Zelenskyy embodies that contradiction. That is why the icon is politically useful, and why the politician behind it still has to be analyzed.
Sources
- OCCRP – “Pandora Papers Reveal Offshore Holdings of Ukrainian President and his Inner Circle,” October 3, 2021; Zelenskyy/Kvartal 95 offshore network, Kolomoisky media timing, London property ownership through offshore firms.
- Kyiv Post / OCCRP – “Pandora Papers reveal offshore holdings of Zelensky and his inner circle,” October 3, 2021; Ukrainian republication of OCCRP investigation.
- U.S. Department of Justice – Civil forfeiture complaint tied to alleged PrivatBank fraud and theft; allegations that Kolomoisky and Boholiubov embezzled and defrauded PrivatBank of billions.
- Reuters – “Ukraine’s PrivatBank wins UK lawsuit against former owners over alleged fraud,” July 30, 2025; London lawsuit, nearly $2 billion claim, joint liability ruling, denials by Kolomoisky and Bogolyubov.
- Reuters – “Ukraine president appoints lawyer linked to PrivatBank tycoon as administration chief,” May 21, 2019; Bogdan appointment and Kolomoisky ties.
- Reuters – “Ukraine’s prosecutor general axed in parliament no-confidence vote,” March 5, 2020; Ryaboshapka removal and criticisms of prosecution record.
- Reuters – “Ukraine central bank chief abruptly resigns, citing political pressure,” July 1, 2020; Smolii resignation and systematic political pressure claim.

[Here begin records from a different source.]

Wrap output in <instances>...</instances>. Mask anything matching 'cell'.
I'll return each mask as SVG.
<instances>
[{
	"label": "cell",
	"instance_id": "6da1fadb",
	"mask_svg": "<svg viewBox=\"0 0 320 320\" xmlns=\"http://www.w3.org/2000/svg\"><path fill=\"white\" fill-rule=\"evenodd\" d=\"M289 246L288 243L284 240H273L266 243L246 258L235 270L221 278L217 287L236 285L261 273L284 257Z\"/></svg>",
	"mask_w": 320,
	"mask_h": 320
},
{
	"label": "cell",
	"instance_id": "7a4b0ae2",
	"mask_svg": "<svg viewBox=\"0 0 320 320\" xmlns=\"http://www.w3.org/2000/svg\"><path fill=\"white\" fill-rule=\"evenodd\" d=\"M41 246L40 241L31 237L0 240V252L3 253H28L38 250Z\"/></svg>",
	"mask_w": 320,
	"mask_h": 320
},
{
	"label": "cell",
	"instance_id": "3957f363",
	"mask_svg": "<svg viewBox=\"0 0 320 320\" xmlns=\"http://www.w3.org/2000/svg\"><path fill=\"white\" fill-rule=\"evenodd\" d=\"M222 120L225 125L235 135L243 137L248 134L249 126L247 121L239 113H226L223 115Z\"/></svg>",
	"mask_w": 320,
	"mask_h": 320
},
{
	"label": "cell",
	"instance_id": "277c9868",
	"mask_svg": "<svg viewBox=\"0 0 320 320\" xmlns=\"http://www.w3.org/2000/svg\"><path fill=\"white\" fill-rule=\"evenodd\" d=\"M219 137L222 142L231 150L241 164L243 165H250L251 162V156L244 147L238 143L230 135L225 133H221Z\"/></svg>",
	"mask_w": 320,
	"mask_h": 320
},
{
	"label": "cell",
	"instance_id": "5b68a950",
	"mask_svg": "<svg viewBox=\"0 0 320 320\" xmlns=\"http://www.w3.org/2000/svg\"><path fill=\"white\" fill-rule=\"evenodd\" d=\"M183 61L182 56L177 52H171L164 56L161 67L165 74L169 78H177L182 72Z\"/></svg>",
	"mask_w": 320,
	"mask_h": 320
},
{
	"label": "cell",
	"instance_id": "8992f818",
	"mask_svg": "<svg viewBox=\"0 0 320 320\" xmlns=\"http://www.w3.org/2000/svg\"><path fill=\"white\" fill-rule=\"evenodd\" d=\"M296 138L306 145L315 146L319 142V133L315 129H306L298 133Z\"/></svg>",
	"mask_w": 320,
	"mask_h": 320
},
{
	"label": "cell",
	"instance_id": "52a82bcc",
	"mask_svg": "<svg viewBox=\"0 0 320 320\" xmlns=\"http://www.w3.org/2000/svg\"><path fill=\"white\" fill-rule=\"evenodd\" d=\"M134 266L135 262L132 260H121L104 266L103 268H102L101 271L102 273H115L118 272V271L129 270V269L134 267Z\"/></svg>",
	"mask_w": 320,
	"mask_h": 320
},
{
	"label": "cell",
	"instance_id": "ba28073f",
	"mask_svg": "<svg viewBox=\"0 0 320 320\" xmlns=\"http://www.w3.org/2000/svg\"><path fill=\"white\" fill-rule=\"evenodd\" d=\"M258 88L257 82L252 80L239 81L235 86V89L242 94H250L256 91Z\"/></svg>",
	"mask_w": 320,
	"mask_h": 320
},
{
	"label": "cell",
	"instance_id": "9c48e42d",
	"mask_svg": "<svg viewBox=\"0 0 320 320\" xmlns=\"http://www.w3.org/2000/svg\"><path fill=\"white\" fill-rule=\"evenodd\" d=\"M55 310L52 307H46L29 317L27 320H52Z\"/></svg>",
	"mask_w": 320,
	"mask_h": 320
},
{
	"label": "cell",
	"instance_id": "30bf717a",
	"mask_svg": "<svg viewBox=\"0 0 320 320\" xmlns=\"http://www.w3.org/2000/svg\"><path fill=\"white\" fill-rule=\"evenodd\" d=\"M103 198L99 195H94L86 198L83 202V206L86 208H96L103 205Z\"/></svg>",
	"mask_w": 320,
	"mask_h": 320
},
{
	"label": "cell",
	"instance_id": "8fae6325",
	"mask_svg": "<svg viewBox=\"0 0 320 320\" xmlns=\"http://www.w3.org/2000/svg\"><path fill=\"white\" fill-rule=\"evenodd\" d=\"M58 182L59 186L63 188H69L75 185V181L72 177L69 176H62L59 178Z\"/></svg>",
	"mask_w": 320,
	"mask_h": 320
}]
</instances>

- U.S. Department of State – Public designation of Ihor Kolomoyskyy due to involvement in significant corruption, March 5, 2021; rule-of-law and public-trust language.
- Kyiv Post – “‘I’m not a loser’: Zelensky clashes with veterans over disengagement,” October 28, 2019; Zolote confrontation, veteran resistance, Biletsky threat to send more veterans.
- Reuters – “Ukrainian tycoon Ihor Kolomoisky detained in fraud case,” September 2, 2023; fraud and money laundering suspicion, one-time Zelenskyy supporter, anti-corruption signaling context.
- Reuters – “Ukraine tycoon Kolomoisky named suspect in decades-old murder attempt,” May 8, 2024; attempted murder allegation and Kolomoisky denial.